Anayasamızın 79. maddesi diyor ki: Seçimler yargı organlarının genel yönetim ve denetiminde yapılır.141. maddesi ise şu hükmü taşır: Bütün mahkemelerin her türlü kararları gerekçeli olarak yazılır. Bu iki maddeyi birlikte okuduğumuz zaman şunu okumuş oluruz. Yüksek seçim kurulu yüksek bir seçim mahkemesidir. Bütün kararları gerekçeli olmak zorundadır. Bu Anayasa hükümlerinin anlamı budur.

Şimdi gelelim. Sayın Başbakan Recep Tayyib Erdoğan Cumhurbaşkanlığına istifa etmeden aday olabilir mi? Konusuna; Kamu görevlilerini seçimlerden evvel kamu görevlerinden ayrılmaları bir Anayasal hükümdür. Anayasa Madde 76. Burada önemli olan şey seçimlerin adaylar arasında eşit koşullarda yapılabilmesidir. Adaylardan birinin kamu yetkisini kullanarak haksız bir seçim üstünlüğünü sağlamasını önlemektir. Örneğin bir vilayette Vali seçimlere istifa etmeksizin katılamaz. NEDEN? Çünkü kamu imkan ve yetkilerini kullanarak seçimleri etkiler. Bu düzenlemeden amaç Milli iradenin serbestçe sandığa yansımasını sağlamaktır. Ayrıca DP döneminde bunun acı örnekleri yaşandığından 1961 anayasasında da bu hükümler vardır. Şimdi gelelim güncel duruma. Cumhurbaşkanlığı seçimine üç aday giriyor. Bir tanesi başbakan. Diğerleri kamu görevlisi değil. Başbakan bütün kamu görevlilerinin ve özellikle valilerin bağlı olduğu İç İşleri bakanının ve Hakimler ve savcıların bağlı olduğu Adalet bakanının  da başıdır ve idari anlamda amiridir Bir başka deyişle söylersek Türkiye’nin valisidir.

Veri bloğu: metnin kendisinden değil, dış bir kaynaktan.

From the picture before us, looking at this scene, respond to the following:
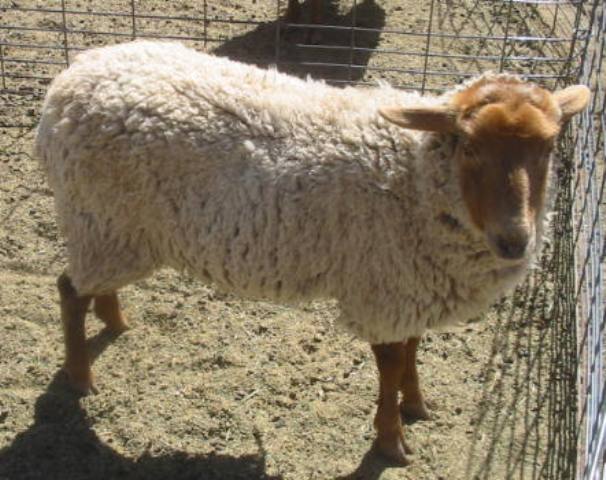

Başbakan işte böyle büyük yetkilere sahip bir kamu görevlisidir. Seçimlerde Anayasamızın10. maddesinin emrettiği tarafsızlığın ve eşitliğin sağlanması Anayasamızın çok temel nazik ve hukuk devletinin gerektirdiği  olmazsa olmazıdır. Başbakanın seçimlerde aday olması diğer adaylar için eşitsizlik yaratacağından bu istifadan imtina etmesini hukuken anlamak mümkün değildir. Cumhurbaşkanının bu olayda tarafsız kalması ve müdahale etmemesi Anayasal görev ve yetkileriyle bağdaşmayan bir durumdur. Cumhurbaşkanının duruma müdahale etmesi. başbakanı başbakanlıktan istifa etmiş sayması ( Milletvekilliğinden değil) yerine seçim döneminde bakanlar kurulundan birini Başbakanlığa vekalet ettirmesi Anayasal hak yetki ver görevidir. Aksi halde basit ve açık bir hak ihlali nedeniyle kaos yaşanabilir. Cumhurbaşkanı göreve davet edilmelidir.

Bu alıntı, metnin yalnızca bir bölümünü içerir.